Album Of The Year - The Beatles (The White Album)
The great thing about the 50th anniversary re-mastering/re-working/box set thingy of The Beatles – forever known, albeit unofficially, as The White Album – is not Giles Martin’s splendidly vigorous remastering of the amazing collection of the 30 songs from the original album. Nor is it his painstaking trawl through the archives to offer up 50 outtakes – including non-album tracks of the era, such as Across The Universe and McCartney’s first ever performance of Hey Jude.

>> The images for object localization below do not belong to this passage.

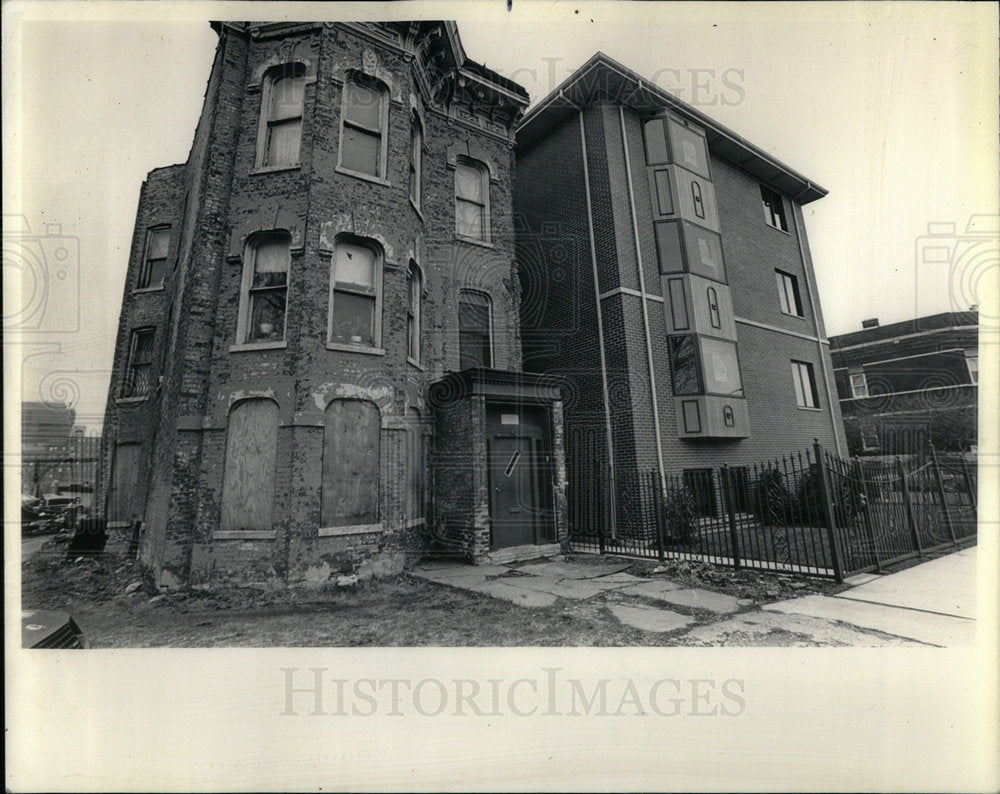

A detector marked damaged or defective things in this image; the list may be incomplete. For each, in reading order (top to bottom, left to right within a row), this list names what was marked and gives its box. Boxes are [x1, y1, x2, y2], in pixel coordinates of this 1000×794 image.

damaged roof edge [520, 51, 824, 203]
cracked concrete walkway [408, 548, 976, 648]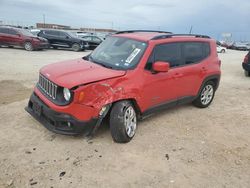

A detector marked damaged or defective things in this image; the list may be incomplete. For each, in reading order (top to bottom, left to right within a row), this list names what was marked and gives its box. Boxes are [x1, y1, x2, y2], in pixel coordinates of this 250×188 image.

damaged front bumper [24, 92, 99, 135]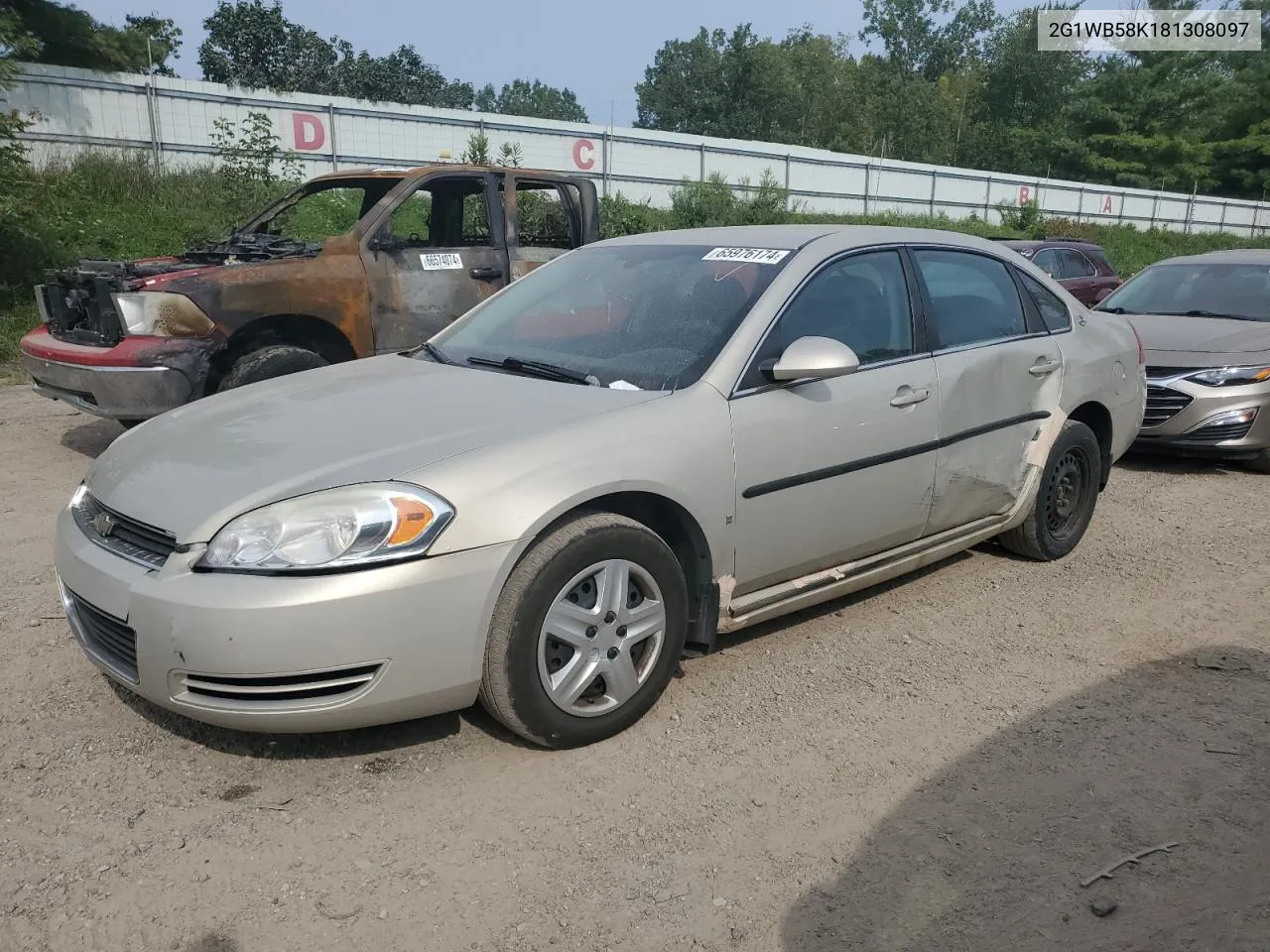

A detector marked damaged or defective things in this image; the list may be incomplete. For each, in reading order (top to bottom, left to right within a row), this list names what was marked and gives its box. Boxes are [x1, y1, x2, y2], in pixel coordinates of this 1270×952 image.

burned truck cab [16, 166, 599, 426]
burned pickup truck [20, 166, 601, 426]
dented rear door [360, 170, 508, 352]
dented rear door [914, 247, 1062, 537]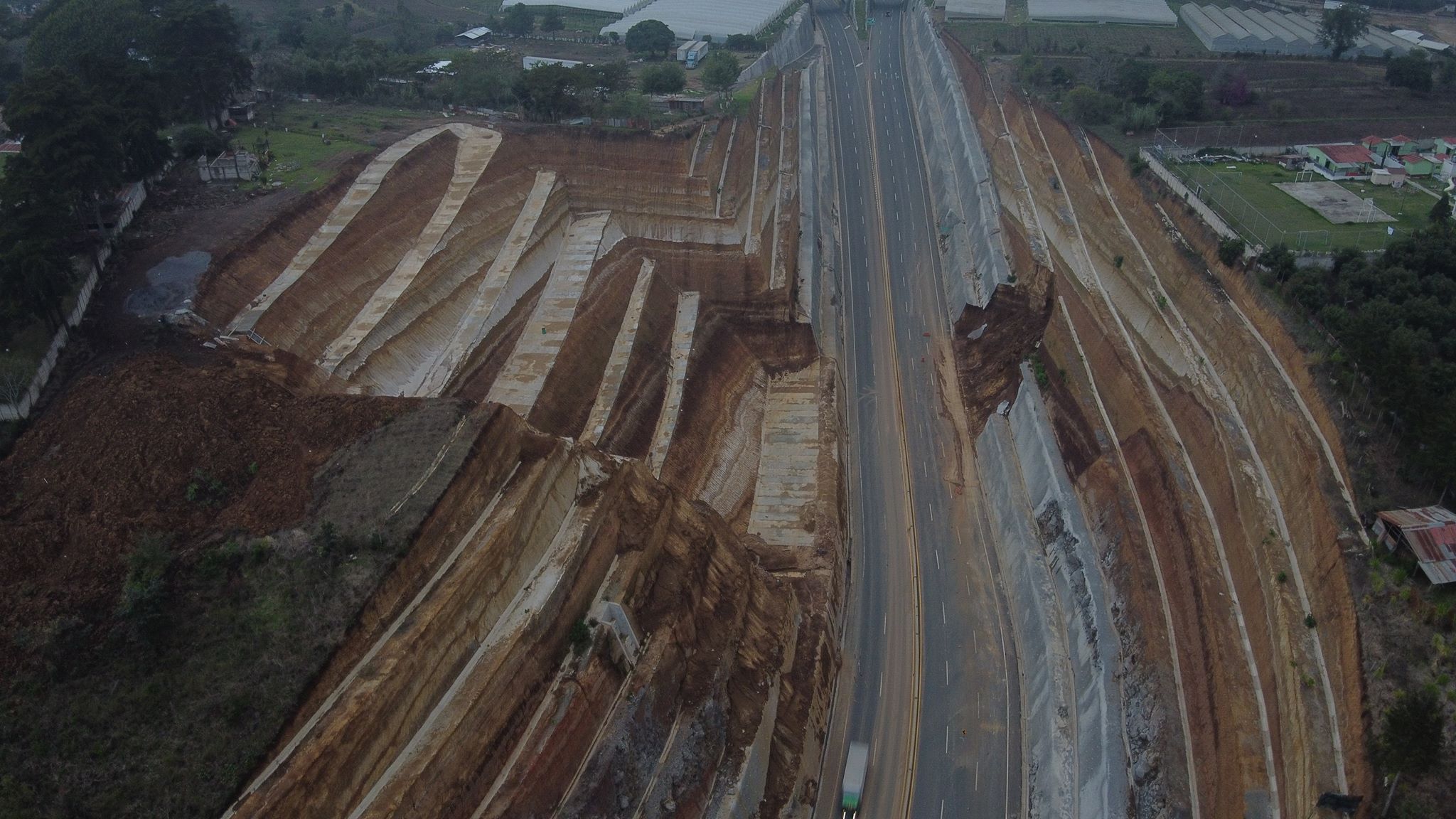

It is, simply, the official release of the Esher Demos – the post-India trip sound of the Fab Four holed up in George’s house and working on their songs that soon be forever White. Whilst the album has always been thought of as four men working on their own stuff in their own way, their most divisive and divided work in other words, the Esher tapes show them as much a band as they ever were. These are the sounds of four friends working on each other’s new material, helping each other to find the best in themselves and their work, and more than anything, just having each other’s backs. Against the world. It is the sound of a still strong friendship in the midst of a chaotic world only the four of them ever experienced. And, as such, is a million miles away from the fractious images we would see a few months later in the Let It Be movie.
It is a series of delights and in many ways a total revelation for this period of Fab-lore.
And, courtesy of Martin’s subtle remoulding, the whole thing feels so fresh, that it sounds like it could have been recorded yesterday.
Which of course it couldn’t – because yesterday was really boring.